After we settled in we had a pleasant surprise. A fellow AYC boat, the sailing boat Panache, pulled in in the late afternoon with friends Chuck, Ginny and Tom aboard. We actually saw them as we were leaving Portsmouth and they were pulling out of Top Rack Marina and angling to get into the migration queue. Not knowing that it was the Panache from the yacht club, we hailed them and asked if we could go ahead of them since we’d pass them eventually. As we passed them, Jim saw a woman who looked like Ginny, but Panache was not her boat. He was confused. Then Panache tied up behind us in the lock and Chuck was manning their bow line while I was holding our stern line. Waiting for the rest of the boats to tie up in the lock provided a perfect opportunity to catch up and so we got the full story. Tom, the captain of Panache, had convinced Chuck and Ginny to help him run Panache down to the Keys where Tom’s wife and their winter home were. This was the first time any of them had done the southbound ICW trip. We hoped they would be going to Coinjock, but they said they couldn’t get a reservation and they’d probably anchor out. So it was a pleasant surprise when we got an email from Chuck saying that they were in fact at Coinjock Marina at the south end of the dock.
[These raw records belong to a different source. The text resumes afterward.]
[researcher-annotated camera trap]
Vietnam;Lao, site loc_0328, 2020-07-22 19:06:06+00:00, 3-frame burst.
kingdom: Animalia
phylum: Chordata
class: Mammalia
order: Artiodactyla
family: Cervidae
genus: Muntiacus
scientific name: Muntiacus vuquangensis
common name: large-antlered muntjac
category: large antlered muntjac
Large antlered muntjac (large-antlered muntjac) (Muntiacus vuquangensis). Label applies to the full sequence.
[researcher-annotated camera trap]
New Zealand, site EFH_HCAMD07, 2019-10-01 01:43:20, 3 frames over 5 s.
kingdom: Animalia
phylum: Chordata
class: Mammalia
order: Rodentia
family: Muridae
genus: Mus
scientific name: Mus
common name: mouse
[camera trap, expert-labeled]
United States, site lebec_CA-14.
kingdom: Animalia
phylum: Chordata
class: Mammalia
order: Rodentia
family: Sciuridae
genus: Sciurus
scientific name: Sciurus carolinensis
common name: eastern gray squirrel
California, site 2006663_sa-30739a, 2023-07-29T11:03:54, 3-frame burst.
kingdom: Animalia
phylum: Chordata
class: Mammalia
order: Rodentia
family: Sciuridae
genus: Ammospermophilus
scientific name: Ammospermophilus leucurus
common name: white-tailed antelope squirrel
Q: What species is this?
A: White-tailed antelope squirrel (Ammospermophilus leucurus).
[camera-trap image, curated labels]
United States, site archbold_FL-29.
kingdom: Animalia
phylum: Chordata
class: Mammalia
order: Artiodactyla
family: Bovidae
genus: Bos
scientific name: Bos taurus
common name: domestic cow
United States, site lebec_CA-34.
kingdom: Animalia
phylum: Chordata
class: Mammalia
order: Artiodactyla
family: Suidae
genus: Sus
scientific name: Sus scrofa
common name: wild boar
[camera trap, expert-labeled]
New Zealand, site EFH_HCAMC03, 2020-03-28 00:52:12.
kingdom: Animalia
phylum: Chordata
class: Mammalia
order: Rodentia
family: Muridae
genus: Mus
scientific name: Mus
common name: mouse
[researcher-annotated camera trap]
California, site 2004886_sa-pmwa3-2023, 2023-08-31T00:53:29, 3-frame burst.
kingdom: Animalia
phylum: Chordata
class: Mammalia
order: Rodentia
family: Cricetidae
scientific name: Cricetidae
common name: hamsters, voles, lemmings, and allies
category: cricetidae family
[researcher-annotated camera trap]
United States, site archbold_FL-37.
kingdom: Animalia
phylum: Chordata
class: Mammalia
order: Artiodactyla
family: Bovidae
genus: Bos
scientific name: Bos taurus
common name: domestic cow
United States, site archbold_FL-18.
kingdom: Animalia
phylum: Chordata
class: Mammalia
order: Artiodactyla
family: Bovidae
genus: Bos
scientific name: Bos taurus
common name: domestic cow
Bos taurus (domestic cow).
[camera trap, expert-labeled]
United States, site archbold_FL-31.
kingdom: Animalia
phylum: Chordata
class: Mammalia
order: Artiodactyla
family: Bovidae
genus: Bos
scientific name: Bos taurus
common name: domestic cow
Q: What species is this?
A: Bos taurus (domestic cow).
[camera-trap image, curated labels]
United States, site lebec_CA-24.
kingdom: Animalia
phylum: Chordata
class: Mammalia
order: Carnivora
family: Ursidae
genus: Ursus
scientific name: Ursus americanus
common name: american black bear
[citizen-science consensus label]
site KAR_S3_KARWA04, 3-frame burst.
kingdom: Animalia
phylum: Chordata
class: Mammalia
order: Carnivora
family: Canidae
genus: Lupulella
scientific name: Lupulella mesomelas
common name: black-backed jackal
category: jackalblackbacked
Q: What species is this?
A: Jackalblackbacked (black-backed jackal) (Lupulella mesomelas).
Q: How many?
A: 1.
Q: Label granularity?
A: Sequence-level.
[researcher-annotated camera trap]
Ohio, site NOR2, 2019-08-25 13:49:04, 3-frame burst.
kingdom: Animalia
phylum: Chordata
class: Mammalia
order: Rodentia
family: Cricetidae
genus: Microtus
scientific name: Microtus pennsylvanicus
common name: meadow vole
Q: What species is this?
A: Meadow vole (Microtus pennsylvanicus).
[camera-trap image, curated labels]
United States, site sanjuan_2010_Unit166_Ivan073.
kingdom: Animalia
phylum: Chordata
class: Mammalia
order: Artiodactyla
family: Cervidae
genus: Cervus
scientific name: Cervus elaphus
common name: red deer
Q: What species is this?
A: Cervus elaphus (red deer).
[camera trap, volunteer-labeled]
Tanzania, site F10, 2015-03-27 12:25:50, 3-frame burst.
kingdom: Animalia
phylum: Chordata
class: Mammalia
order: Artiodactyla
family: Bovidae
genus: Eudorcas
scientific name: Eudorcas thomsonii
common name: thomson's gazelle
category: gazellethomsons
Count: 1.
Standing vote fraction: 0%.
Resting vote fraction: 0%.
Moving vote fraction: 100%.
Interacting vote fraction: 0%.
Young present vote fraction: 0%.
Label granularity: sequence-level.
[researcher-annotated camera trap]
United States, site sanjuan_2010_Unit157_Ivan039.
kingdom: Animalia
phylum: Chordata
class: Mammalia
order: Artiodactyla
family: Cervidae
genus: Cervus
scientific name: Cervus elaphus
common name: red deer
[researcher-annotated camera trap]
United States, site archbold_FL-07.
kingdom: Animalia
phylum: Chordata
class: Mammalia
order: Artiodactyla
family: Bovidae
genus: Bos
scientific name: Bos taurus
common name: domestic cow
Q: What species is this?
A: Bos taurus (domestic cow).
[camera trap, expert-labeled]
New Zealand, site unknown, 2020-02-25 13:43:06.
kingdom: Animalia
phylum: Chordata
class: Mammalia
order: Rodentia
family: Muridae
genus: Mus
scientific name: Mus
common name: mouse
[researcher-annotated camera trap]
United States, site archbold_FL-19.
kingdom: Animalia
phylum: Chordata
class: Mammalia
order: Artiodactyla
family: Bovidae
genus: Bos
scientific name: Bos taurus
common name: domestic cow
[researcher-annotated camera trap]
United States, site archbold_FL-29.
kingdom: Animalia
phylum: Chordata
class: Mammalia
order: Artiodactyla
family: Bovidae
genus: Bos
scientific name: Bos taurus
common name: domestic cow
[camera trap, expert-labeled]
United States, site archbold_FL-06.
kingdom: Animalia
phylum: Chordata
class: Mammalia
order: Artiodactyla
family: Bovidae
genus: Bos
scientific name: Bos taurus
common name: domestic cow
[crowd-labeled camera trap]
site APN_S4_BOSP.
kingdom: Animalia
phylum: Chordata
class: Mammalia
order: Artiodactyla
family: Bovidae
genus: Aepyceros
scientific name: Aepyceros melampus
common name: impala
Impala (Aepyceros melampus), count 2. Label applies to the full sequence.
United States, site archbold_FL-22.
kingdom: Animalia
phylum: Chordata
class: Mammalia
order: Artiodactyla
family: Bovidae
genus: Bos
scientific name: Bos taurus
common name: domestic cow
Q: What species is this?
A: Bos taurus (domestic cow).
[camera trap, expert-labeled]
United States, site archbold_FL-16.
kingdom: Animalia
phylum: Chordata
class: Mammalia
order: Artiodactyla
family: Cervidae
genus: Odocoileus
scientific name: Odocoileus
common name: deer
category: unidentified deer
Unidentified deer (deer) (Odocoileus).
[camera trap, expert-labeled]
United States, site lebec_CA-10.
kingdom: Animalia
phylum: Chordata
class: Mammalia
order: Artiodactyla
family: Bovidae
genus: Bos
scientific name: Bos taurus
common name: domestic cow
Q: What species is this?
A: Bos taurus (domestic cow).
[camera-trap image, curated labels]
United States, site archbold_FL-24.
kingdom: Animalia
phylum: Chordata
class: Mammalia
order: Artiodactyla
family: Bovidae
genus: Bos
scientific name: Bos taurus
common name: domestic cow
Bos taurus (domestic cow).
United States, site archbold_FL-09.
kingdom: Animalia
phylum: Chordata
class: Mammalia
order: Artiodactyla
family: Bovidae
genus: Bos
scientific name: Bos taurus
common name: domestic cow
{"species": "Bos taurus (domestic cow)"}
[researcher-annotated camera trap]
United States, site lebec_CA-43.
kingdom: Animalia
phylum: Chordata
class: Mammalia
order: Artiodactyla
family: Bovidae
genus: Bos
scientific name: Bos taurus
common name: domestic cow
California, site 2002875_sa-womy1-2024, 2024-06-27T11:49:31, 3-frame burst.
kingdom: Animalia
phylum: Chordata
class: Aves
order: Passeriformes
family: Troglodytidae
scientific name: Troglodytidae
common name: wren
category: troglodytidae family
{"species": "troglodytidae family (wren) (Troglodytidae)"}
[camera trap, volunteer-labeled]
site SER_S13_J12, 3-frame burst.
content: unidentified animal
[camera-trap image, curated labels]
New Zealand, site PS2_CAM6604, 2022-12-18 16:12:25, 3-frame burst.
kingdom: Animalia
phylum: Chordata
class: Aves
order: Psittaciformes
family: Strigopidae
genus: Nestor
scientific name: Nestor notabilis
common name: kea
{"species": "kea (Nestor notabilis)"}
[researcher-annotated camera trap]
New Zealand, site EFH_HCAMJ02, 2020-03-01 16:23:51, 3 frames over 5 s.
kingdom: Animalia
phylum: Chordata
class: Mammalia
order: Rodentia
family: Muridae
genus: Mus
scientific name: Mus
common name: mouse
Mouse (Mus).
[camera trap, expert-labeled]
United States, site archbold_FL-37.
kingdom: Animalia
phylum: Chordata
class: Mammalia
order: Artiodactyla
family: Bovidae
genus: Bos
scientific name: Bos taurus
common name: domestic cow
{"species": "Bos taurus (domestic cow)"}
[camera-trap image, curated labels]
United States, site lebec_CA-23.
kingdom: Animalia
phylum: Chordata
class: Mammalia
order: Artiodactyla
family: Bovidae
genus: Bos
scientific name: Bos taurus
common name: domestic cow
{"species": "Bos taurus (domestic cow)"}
They had made plans to dine on board and we had plans to eat at the Coinjock Restaurant, but they invited us for drinks aboard Panache. We had a great time catching up some more and trading boating stories. But eventually fried chicken and shrimp called us away and we said good bye, hoping that we’d cross paths again.
We made an early evening of it because our next destination, Bellhaven, NC, was 9 hours away. So it would be an early morning with our departure at first light.